What about Heavy Metal? According to the video it looks like Heavy Water is linked to bad hair problems too …
And in any given gravitational field, the extra mass gives rise to a commensurate increase in weight.
I don’t know what that guy is exercised about either. I wish I knew, because I love to be a nitpicking prick. I’d join right in if I knew what about.
Poseur!
3H218O or GTFO!
And never forget Johnny.
Johnny was a chemist’s son
But Johnny is no more.
For what he thought was H2O
Was H2SO4.
7H224O goes fast around here.
I’ll have some D2O too…
No no, you will die, if you drink enough of it. Too much water is poisonous, heavy or not.
The dose makes the poison.
A man walks into a bar and says “I’ll have some H2O!” The barman puts a full glass down in from him and the man drinks it down.
The man standing next to him says “I’ll have some H2O too!” He drinks the glass the barman puts in front of him and dies.

· · · ·

> **Problems to work on**
1. In the comment thread's rhyme, what liquid did Johnny mistake for H2O?
2. List each distinct chemical formula that appears in the comment thread.
3. Please return the part of the comment thread starting with "What about Heavy" and going on through "fast around here.".

> **Questions about scene geometry**
· · · ·

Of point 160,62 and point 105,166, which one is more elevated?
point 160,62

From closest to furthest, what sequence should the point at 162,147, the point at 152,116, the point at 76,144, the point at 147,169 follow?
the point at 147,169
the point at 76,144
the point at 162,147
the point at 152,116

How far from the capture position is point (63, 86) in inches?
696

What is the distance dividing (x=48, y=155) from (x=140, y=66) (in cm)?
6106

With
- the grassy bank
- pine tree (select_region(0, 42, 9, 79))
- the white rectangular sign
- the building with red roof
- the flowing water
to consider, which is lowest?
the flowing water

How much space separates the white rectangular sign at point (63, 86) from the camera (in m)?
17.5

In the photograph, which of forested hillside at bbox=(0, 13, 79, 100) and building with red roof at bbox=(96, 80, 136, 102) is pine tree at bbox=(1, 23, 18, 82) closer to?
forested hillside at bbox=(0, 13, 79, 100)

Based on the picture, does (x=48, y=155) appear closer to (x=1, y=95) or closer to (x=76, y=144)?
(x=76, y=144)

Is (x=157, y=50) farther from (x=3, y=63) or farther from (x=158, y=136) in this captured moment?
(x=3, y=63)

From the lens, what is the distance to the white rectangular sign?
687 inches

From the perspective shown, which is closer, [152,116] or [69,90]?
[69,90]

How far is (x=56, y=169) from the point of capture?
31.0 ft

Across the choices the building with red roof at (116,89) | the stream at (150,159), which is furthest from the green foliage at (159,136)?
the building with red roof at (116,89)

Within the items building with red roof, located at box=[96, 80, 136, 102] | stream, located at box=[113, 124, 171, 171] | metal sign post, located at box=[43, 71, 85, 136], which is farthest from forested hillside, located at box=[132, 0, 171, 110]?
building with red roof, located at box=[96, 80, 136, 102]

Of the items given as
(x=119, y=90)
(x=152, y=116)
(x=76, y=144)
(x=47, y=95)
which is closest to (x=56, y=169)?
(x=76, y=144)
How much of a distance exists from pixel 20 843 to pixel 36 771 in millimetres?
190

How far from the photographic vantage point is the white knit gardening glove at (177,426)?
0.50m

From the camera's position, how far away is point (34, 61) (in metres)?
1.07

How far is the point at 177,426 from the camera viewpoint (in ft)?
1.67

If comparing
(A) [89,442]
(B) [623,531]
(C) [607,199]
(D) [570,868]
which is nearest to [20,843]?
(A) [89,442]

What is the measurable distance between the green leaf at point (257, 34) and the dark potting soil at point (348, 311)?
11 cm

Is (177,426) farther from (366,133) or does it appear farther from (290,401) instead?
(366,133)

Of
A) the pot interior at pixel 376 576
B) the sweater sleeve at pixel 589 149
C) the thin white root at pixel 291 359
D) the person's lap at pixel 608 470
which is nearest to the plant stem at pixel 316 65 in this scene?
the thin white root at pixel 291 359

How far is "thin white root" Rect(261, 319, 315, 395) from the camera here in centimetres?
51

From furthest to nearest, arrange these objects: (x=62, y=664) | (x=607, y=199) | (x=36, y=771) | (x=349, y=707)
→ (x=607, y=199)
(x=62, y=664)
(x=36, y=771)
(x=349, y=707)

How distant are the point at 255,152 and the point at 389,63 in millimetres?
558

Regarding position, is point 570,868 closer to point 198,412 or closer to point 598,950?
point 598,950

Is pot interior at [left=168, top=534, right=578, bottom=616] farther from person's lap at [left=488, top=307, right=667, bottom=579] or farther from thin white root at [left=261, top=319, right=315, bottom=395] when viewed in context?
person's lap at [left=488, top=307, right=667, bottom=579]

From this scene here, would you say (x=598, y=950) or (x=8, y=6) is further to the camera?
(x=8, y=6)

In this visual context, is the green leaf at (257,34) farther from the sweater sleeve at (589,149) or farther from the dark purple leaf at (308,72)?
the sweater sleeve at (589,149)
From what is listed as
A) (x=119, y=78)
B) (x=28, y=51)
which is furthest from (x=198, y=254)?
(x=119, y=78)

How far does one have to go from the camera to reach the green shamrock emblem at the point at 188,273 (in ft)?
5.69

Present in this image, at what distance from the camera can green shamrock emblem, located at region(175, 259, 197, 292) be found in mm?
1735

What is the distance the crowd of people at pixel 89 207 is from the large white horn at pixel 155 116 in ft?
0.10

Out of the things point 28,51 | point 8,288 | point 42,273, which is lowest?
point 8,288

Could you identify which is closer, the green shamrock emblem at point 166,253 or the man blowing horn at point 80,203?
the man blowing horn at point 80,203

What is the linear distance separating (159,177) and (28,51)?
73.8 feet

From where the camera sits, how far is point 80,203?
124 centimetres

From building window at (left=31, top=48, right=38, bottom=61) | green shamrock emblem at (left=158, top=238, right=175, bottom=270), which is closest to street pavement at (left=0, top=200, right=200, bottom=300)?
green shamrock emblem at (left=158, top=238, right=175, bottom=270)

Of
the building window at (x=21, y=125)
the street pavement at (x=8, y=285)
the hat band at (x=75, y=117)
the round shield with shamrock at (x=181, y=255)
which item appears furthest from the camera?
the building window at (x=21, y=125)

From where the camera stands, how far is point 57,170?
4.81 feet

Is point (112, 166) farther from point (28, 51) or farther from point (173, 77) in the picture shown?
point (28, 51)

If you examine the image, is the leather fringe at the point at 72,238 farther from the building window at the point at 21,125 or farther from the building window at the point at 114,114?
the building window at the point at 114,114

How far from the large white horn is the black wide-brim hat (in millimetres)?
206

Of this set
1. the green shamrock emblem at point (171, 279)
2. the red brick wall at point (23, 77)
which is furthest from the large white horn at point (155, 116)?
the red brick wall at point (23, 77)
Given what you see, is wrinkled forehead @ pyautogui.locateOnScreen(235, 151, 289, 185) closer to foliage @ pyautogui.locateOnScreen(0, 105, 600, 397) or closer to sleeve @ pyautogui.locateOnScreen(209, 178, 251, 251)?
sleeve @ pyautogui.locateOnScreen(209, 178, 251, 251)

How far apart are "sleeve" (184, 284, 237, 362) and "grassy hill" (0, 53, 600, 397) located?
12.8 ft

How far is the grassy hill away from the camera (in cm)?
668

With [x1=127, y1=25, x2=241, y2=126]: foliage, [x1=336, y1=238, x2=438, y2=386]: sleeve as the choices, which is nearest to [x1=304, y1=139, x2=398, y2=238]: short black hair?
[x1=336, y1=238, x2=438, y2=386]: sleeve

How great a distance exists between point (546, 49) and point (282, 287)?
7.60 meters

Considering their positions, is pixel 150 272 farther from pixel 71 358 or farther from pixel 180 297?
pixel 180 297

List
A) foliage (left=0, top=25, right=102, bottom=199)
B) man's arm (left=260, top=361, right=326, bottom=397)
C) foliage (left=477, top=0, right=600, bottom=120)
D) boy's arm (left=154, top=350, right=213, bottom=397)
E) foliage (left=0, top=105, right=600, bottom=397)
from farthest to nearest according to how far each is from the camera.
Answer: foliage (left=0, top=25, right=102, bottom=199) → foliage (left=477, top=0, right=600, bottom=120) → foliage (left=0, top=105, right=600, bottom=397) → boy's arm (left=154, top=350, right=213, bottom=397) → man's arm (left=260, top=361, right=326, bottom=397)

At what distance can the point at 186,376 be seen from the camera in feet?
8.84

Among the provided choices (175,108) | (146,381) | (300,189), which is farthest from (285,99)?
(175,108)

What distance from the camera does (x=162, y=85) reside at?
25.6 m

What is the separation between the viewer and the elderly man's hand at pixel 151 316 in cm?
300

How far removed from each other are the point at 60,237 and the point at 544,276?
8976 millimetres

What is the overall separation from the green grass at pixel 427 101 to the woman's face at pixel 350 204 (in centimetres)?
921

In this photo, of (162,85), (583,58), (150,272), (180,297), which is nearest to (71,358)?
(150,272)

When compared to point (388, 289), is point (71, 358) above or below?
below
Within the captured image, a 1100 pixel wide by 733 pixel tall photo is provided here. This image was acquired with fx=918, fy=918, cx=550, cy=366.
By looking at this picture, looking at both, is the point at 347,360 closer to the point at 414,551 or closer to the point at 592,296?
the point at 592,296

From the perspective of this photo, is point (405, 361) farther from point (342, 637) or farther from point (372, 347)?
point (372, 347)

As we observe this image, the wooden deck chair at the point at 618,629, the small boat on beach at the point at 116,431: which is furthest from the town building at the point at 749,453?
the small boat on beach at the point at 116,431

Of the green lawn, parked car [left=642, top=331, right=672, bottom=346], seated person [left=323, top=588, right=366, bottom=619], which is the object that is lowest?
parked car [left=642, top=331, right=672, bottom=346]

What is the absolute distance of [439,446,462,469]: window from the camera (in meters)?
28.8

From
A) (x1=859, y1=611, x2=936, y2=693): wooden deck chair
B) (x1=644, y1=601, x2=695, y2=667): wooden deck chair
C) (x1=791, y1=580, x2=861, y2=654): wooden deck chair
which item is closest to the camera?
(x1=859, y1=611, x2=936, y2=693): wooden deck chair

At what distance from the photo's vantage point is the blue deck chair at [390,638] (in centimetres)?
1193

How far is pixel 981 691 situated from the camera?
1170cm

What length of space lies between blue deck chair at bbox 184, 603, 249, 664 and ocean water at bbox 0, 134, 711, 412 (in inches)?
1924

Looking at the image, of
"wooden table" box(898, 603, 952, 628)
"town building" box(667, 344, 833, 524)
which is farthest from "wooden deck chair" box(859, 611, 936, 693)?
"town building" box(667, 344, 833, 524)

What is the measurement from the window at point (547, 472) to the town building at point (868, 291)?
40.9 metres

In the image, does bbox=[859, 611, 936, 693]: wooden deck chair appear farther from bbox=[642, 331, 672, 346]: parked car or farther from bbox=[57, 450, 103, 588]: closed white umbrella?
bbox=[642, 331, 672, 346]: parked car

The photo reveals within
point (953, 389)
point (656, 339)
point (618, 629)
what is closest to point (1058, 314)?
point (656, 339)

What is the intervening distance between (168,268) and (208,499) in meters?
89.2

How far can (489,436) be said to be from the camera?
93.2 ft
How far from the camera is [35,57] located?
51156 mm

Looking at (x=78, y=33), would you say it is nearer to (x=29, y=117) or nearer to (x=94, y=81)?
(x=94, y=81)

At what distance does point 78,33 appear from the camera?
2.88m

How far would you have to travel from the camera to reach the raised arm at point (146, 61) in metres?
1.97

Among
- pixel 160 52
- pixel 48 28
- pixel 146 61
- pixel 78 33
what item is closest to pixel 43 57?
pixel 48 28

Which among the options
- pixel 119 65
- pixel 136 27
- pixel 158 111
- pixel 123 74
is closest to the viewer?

· · · ·

> **Results of the tasks**
1. H2SO4

2. 3H218O, H2O, H2SO4, 7H224O, D2O

3.
What about Heavy Metal? According to the video it looks like Heavy Water is linked to bad hair problems too …
And in any given gravitational field, the extra mass gives rise to a commensurate increase in weight.
I don’t know what that guy is exercised about either. I wish I knew, because I love to be a nitpicking prick. I’d join right in if I knew what about.
Poseur!
3H218O or GTFO!
And never forget Johnny.
Johnny was a chemist’s son
But Johnny is no more.
For what he thought was H2O
Was H2SO4.
7H224O goes fast around here.